A value is trying to be set on a copy of a slice from a DataFrame.
Try using .loc[row_indexer,col_indexer] = value instead

See the caveats in the documentation: https://pandas.pydata.org/pandas-docs/stable/user_guide/indexing.html#returning-a-view-versus-a-copy
  crashes_prime_cause['PRIM_CONTRIBUTORY_CAUSE'] = crashes_prime_cause['PRIM_CONTRIBUTORY_CAUSE'].replace(to_replace = group, value = value)


PRIM_CONTRIBUTORY_CAUSE
BAD DRIVING                   277735
BREAKING LAW                  114860
OUTSIDE FACTORS                28657
DRINKING/DRUGS                 14797
DISTRACTION INSIDE VEHICLE      7261
OTHER                           2809
Name: count, dtype: int64

### Cleaning NANs

In [107]:
crashes_prime_cause_filled = crashes_prime_cause.fillna({'INTERSECTION_RELATED_I': 'N', 'NOT_RIGHT_OF_WAY_I': 
                                                         'N', 'HIT_AND_RUN_I':'N'})

crashes_prime_cause_filled = crashes_prime_cause_filled.dropna(subset=['LATITUDE', 'LONGITUDE', 'INJURIES_TOTAL', 'INJURIES_FATAL', 
                                                                           'MOST_SEVERE_INJURY'])


### Creating 30 'neighborhoods' by KNN

In [108]:
from sklearn.cluster import KMeans

n_clusters = 30  # Number of clusters to create
X = crashes_prime_cause_filled[['LONGITUDE', 'LATITUDE']]

# Create a K-Means clustering model
kmeans = KMeans(n_clusters=n_clusters, random_state=0)
kmeans.fit(X)

# Add cluster labels to your data
cluster_labels = kmeans.labels_
crashes_prime_cause_filled['GEO_KMEANS_Cluster'] = cluster_labels


  super()._check_params_vs_input(X, default_n_init=10)

_Instruction A_
Which lines of the listing contain the word "pitch"? Pull out each one in full.
The crash-data notebook excerpt and the listing have no connection to each other.

_Provided material_
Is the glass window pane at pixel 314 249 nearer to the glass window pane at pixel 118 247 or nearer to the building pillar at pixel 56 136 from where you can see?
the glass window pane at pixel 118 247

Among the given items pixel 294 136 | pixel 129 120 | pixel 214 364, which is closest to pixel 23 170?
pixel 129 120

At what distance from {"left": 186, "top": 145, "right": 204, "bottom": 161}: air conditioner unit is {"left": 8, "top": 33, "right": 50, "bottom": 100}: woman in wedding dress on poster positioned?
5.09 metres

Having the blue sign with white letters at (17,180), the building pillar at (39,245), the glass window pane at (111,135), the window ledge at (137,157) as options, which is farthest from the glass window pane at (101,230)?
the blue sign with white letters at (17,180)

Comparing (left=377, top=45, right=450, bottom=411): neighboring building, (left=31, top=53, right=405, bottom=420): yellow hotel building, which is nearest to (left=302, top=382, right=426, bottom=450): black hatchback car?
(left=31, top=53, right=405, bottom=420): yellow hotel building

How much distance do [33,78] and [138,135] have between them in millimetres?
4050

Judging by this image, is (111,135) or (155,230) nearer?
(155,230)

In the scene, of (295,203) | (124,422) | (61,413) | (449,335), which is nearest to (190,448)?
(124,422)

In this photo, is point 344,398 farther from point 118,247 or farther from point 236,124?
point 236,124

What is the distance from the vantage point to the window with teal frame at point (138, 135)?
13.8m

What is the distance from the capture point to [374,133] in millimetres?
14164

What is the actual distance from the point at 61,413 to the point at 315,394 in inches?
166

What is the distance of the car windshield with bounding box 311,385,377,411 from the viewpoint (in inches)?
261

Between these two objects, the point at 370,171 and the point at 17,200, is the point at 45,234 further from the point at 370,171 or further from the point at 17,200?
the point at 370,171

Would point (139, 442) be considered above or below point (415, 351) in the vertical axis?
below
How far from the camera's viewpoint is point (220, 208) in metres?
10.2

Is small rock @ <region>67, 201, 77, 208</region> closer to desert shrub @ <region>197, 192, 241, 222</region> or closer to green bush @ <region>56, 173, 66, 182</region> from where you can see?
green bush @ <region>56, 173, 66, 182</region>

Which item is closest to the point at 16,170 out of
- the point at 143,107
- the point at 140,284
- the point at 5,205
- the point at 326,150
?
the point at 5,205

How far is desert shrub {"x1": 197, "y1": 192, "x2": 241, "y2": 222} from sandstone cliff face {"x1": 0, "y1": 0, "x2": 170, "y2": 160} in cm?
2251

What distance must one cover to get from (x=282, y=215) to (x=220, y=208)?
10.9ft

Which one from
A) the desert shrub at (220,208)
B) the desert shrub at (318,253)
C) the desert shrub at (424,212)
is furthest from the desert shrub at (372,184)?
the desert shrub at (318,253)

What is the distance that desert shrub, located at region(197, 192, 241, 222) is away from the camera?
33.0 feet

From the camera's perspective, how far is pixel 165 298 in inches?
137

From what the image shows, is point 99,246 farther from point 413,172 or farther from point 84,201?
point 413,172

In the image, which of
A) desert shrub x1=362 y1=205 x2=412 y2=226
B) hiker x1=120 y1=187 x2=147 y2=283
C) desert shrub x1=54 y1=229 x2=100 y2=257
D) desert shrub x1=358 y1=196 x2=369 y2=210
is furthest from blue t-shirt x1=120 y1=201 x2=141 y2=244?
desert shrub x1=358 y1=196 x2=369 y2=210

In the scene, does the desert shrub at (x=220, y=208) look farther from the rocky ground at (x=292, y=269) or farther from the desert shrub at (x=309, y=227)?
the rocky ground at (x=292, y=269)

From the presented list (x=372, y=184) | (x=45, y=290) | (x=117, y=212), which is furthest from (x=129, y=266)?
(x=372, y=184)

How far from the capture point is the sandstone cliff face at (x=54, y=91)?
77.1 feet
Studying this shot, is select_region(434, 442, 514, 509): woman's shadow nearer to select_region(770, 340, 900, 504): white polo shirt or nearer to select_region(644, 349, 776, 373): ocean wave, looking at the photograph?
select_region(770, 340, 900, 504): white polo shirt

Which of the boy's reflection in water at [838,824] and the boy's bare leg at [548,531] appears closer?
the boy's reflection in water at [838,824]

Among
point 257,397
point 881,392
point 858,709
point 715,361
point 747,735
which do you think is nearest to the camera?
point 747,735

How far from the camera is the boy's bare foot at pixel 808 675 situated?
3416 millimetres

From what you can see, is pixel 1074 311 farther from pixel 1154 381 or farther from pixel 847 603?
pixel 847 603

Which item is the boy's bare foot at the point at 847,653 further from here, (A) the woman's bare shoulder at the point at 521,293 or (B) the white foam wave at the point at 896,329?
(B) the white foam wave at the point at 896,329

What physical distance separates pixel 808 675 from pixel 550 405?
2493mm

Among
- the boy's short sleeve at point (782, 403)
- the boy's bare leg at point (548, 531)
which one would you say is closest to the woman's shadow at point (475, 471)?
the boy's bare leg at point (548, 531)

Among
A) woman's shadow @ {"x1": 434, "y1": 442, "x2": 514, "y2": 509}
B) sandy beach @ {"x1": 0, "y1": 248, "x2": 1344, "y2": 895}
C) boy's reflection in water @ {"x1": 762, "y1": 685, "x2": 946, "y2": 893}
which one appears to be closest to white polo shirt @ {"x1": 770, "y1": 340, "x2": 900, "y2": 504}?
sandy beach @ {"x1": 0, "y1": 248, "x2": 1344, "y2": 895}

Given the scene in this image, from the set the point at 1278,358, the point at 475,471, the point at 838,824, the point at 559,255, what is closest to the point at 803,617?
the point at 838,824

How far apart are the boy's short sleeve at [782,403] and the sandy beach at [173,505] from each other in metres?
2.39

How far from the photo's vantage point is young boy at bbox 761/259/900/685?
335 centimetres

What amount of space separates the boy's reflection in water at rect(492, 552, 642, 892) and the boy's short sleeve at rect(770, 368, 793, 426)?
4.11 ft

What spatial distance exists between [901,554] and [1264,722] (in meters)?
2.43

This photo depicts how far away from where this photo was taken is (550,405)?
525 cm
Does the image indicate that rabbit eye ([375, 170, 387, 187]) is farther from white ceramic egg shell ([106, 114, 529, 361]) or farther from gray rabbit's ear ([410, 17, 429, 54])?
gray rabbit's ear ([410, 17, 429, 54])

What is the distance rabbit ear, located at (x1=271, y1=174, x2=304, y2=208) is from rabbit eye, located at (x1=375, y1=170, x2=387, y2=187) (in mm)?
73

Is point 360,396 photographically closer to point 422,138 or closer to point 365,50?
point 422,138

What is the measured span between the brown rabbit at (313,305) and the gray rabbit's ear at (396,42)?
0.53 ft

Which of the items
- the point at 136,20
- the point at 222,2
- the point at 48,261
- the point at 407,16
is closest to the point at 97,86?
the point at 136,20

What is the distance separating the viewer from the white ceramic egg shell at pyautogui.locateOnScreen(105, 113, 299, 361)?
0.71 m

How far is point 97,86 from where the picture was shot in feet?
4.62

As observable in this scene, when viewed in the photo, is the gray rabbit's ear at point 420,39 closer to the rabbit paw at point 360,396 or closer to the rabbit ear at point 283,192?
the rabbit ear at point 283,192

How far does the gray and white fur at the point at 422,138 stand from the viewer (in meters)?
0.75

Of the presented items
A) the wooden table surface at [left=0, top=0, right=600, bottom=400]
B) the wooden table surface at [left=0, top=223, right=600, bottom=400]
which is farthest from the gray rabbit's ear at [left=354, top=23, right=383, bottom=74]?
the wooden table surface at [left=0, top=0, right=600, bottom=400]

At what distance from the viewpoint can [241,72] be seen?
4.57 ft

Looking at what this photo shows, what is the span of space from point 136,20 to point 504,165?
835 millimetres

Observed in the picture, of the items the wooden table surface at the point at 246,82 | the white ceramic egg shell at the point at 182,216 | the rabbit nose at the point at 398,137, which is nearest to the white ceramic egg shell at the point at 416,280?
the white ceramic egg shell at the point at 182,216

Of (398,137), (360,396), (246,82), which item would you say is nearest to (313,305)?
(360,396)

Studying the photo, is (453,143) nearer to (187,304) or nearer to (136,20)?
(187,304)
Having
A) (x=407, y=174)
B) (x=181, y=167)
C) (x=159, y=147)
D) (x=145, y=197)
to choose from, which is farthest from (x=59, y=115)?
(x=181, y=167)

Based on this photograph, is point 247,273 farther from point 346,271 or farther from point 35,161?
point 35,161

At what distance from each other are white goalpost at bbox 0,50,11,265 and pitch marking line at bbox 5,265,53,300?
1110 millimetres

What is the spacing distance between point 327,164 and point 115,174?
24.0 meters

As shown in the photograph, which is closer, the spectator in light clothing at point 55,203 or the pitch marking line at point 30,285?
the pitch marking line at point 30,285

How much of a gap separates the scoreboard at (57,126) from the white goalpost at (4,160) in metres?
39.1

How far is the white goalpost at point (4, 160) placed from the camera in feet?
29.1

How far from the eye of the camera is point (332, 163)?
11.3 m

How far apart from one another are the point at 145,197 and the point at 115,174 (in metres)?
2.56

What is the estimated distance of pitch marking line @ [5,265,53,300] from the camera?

_Instruction B_
What comes next in the crash-data notebook excerpt? Write the continuation, starting after its last line.

_Task response A_
At what distance from each other are white goalpost at bbox 0,50,11,265 and pitch marking line at bbox 5,265,53,300?
As shown in the photograph, which is closer, the spectator in light clothing at point 55,203 or the pitch marking line at point 30,285?
the pitch marking line at point 30,285
What is the estimated distance of pitch marking line @ [5,265,53,300] from the camera?

_Task response B_
### Dropping Useless Columns

In [109]:
crashes_prime_cause_filled = crashes_prime_cause_filled.drop(columns = ['CRASH_DATE_EST_I', 'DEVICE_CONDITION', 'REPORT_TYPE', 'DATE_POLICE_NOTIFIED',
                                                          'STREET_NO', 'STREET_DIRECTION', 'STREET_NAME','BEAT_OF_OCCURRENCE', 'PHOTOS_TAKEN_I', 
                                                          'STATEMENTS_TAKEN_I', 'DOORING_I', 'WORK_ZONE_I', 'WORK_ZONE_TYPE', 'WORKERS_PRESENT_I', 
                                                          'INJURIES_INCAPACITATING', 'INJURIES_NON_INCAPACITATING', 'INJURIES_NO_INDICATION', 
                                                          'INJURIES_UNKNOWN', 'LOCATION', 'LANE_CNT', 'CRASH_DATE', 
                                                          'INJURIES_REPORTED_NOT_EVIDENT', 'TRAFFIC_CONTROL_DEVICE', 'INJURIES_TOTAL', 
                                                          'INJURIES_FATAL'])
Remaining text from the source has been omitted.